Skip to content

Benchdash — Web Benchmark Dashboard

Benchdash is the zero-dependency web dashboard that unifies benchmarks, tests, and feature maturity for JaguarEngine. It is pure Python 3 standard library plus vanilla JS — no npm, no build step.

Chart.js is loaded from a CDN but every chart degrades to a data table automatically when the CDN is unavailable (e.g., offline CI environments).


Quick Start

# Full pipeline: build → test → benchmark → serve
python3 tools/benchdash/run_bench.py --serve

# Skip the build, measure against an existing build directory
python3 tools/benchdash/run_bench.py --skip-build --serve

# UI preview only — synthetic data, no build, test, or bench required
python3 tools/benchdash/run_bench.py --selftest --serve

Open the URL printed on the console (default: http://127.0.0.1:8765/index.html).

Must be served over HTTP

Opening index.html directly via file:// cannot fetch /api/latest or /api/history. The dashboard detects this and displays a notice instructing you to use --serve.


CLI Reference

python3 tools/benchdash/run_bench.py [options]

Pipeline options:
  --build-dir DIR     CMake build directory (default: build)
  --skip-build        Skip cmake --build step
  --skip-tests        Skip ctest step
  --skip-bench        Skip benchmark execution
  --bench-filter RE   google-benchmark --benchmark_filter regex

Output / labelling:
  --label TEXT        Free-form label attached to this run (stored in history)

Serve options:
  --serve             Start dashboard server after pipeline
  --serve-only        Skip pipeline; serve existing data only
  --port N            HTTP server port (default: 8765)

Testing:
  --selftest          Generate synthetic data and exit
                      (25+ benchmarks, 2 failing test suites, all maturity tiers)

**OBJECTIVES:**
**a.** Write out the part of the Benchdash page above that opens with the words containing "Opening index.html directly" and closes with "to use --serve.".
**b.** According to the Benchdash page, what happens to every chart when the Chart.js CDN is unavailable?
**c.** List the flag names under the "Pipeline options" heading of the Benchdash page.

**DATA EXTRACT:**
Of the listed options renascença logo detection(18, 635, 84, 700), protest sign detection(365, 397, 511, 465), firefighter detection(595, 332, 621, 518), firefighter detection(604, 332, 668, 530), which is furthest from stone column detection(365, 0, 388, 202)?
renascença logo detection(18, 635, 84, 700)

**FINAL RESULTS:**
**a.**
Opening index.html directly via file:// cannot fetch /api/latest or /api/history. The dashboard detects this and displays a notice instructing you to use --serve.

**b.** Every chart automatically degrades to a data table.

**c.**
--build-dir
--skip-build
--skip-tests
--skip-bench
--bench-filter